# help - need to find paediactric orthopedic specialist in Japan



## Norwich

Since the age of seven my daughter's physical movement has deteriorated. She is now 11, and on a 'good' day can walk perhaps 0.5 - 1 km without serious trouble. On a (increasingly frequent) bad day, she has serious problems controlling her legs after a couple of steps, and they become weak. Even on a 'good' day, she soon loses control and strength in her legs. Her legs move and turn in an awkward direction. She needs to sit and rest often, and needs help to get from place to place (sometimes needing to be carried). She also has some curvature of the spine.

The _paediactric orthopedic specialist_ we have seen here in Japan for the last 3 years (at the National Center for Child Health and Development in Yokohama), seems very complacent. He finally flagged up the possibility of spina bifida in Sept last year, but after an MRI showed no clear sign, he seems happy not to take any further action.
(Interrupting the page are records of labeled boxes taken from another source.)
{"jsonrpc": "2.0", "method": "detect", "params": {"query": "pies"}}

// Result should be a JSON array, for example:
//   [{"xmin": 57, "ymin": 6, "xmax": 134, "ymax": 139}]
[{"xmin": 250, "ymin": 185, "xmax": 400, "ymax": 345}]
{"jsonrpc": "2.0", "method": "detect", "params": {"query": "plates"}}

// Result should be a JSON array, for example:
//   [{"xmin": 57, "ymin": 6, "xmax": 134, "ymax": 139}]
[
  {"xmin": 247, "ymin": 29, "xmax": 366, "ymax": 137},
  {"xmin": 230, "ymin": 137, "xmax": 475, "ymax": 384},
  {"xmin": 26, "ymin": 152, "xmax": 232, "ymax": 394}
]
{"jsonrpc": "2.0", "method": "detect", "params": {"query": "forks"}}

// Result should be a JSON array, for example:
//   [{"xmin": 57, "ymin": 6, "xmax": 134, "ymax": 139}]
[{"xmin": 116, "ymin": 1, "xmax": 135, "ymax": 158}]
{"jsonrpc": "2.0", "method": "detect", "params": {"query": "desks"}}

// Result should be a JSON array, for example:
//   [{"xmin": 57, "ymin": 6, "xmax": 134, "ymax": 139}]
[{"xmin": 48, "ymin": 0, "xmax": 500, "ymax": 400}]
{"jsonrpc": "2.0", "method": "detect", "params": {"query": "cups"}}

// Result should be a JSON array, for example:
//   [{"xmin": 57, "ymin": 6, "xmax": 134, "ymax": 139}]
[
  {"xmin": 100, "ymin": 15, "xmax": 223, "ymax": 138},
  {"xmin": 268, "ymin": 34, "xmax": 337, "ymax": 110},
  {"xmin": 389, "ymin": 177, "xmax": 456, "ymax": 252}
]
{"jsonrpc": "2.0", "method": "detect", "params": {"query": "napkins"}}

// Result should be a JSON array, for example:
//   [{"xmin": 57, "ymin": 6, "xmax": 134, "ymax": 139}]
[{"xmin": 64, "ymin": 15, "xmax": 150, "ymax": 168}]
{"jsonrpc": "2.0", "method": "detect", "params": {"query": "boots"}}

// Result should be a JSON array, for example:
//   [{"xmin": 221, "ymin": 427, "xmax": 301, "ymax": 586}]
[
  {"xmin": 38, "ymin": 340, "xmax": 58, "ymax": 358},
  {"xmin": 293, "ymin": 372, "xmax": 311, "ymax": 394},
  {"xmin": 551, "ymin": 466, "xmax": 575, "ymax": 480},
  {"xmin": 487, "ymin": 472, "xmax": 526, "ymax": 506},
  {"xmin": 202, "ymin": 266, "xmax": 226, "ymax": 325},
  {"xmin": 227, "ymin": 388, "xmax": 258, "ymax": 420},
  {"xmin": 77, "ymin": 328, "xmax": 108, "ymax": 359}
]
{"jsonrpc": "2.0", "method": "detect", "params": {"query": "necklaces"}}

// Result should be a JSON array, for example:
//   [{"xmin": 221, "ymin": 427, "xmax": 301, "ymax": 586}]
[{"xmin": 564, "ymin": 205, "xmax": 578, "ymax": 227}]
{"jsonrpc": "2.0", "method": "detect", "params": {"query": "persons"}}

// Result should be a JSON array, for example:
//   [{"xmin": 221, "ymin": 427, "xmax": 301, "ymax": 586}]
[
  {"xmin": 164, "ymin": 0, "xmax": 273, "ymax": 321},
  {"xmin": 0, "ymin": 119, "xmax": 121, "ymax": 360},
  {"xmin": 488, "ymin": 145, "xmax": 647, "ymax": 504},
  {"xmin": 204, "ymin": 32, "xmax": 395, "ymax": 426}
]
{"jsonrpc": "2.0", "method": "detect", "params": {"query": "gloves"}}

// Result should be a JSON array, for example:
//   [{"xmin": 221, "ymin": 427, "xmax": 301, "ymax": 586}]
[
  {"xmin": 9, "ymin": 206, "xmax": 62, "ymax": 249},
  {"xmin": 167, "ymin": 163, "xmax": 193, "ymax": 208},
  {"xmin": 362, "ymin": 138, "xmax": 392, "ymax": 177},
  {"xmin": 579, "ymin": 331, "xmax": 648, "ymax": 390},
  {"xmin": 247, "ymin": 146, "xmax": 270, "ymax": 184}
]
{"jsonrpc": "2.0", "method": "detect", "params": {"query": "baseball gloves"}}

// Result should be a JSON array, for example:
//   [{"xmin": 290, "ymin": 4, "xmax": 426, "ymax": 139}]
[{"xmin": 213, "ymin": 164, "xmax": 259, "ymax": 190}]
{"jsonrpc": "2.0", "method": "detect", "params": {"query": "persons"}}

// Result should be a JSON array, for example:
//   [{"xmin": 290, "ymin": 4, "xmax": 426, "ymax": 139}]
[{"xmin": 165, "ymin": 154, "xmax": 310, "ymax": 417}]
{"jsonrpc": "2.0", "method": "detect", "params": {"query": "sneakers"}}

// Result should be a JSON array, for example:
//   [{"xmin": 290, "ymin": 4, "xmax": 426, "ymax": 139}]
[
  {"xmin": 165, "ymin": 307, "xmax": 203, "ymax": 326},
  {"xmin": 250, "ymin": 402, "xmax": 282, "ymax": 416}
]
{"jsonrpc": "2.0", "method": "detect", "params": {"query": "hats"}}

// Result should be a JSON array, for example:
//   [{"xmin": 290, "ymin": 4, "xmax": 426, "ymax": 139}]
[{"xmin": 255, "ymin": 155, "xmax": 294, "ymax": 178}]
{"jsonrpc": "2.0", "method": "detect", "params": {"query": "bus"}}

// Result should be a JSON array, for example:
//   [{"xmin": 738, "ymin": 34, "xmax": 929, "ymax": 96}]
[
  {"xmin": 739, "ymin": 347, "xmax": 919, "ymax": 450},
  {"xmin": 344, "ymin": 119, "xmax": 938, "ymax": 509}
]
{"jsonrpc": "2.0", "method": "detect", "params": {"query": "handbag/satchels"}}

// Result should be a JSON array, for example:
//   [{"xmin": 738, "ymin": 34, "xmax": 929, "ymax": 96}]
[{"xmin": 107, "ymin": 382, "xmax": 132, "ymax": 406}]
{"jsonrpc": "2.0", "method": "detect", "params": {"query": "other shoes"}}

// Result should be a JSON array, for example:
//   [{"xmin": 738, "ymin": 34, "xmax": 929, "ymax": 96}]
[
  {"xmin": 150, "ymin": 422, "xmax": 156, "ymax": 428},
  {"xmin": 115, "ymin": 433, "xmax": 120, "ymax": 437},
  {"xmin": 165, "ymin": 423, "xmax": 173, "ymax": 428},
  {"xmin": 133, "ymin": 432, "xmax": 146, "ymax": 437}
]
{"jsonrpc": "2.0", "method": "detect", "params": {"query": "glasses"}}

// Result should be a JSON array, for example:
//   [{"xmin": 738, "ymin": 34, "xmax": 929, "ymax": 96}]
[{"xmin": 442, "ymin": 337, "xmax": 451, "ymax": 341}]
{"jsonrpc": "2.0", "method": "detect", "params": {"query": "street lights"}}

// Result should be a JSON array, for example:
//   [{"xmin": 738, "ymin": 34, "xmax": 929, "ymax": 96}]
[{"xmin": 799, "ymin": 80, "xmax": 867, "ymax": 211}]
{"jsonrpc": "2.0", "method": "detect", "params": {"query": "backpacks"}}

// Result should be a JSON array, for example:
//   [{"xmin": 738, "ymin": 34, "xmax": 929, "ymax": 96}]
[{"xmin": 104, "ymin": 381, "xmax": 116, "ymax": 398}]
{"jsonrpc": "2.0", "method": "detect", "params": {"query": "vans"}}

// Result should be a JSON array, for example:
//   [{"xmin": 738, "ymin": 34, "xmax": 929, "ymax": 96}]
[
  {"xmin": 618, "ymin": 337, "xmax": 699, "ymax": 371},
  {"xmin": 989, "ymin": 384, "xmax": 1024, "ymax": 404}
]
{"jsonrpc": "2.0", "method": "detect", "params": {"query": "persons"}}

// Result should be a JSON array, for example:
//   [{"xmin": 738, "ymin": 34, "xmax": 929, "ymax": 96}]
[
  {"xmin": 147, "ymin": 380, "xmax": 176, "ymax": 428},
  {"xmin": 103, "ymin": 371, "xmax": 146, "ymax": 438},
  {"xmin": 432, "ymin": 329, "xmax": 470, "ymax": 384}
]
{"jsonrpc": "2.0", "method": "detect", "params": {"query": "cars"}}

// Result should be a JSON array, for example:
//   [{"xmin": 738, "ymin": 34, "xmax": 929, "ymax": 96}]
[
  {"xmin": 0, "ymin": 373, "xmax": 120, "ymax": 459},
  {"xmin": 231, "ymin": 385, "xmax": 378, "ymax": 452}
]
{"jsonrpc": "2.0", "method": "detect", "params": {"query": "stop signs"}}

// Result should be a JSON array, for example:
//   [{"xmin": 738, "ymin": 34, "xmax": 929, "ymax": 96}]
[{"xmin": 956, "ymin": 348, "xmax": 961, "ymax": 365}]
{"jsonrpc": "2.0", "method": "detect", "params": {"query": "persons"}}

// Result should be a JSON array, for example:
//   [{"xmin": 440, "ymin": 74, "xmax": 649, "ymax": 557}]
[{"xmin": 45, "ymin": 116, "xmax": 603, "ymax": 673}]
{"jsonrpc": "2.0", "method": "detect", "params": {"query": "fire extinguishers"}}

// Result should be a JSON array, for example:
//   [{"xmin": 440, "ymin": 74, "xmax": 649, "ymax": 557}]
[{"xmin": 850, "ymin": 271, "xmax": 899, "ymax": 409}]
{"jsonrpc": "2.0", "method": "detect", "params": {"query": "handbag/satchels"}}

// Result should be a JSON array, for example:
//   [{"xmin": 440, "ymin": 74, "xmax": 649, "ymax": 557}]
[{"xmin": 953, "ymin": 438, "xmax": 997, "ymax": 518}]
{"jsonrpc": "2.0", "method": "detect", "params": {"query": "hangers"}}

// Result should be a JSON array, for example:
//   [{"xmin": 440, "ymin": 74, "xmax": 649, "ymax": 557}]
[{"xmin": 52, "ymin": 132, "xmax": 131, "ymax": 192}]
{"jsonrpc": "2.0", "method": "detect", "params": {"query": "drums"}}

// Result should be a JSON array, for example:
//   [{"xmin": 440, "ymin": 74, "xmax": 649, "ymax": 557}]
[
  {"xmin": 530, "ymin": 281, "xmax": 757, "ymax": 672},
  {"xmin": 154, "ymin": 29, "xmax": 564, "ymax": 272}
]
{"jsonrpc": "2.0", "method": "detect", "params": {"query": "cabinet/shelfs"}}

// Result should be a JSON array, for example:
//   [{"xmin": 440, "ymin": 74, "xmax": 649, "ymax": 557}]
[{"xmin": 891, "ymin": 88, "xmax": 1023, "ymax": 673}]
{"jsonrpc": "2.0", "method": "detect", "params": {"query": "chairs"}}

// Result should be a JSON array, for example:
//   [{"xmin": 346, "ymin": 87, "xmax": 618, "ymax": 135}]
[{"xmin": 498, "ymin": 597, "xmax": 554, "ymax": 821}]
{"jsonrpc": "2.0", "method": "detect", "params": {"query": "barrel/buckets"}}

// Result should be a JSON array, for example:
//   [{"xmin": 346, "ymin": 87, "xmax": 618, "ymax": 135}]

He said a more detailed MRI could show a possible cause in the very top or bottom of the spine, but he didn't seem to think this was necessary(!). Meanwhile, our daughter becomes more and more disabled.

*I am desperate to find another orthopedic paediactric specialist here in Yokohama or Tokyo (preferably supported by a team of other specialists) who can provide another opinion, and show some real effort to help my daughter.* I went to another GP here, hoping to get a referral, but he said he would refer us to the same specialist/hospital we have been attending.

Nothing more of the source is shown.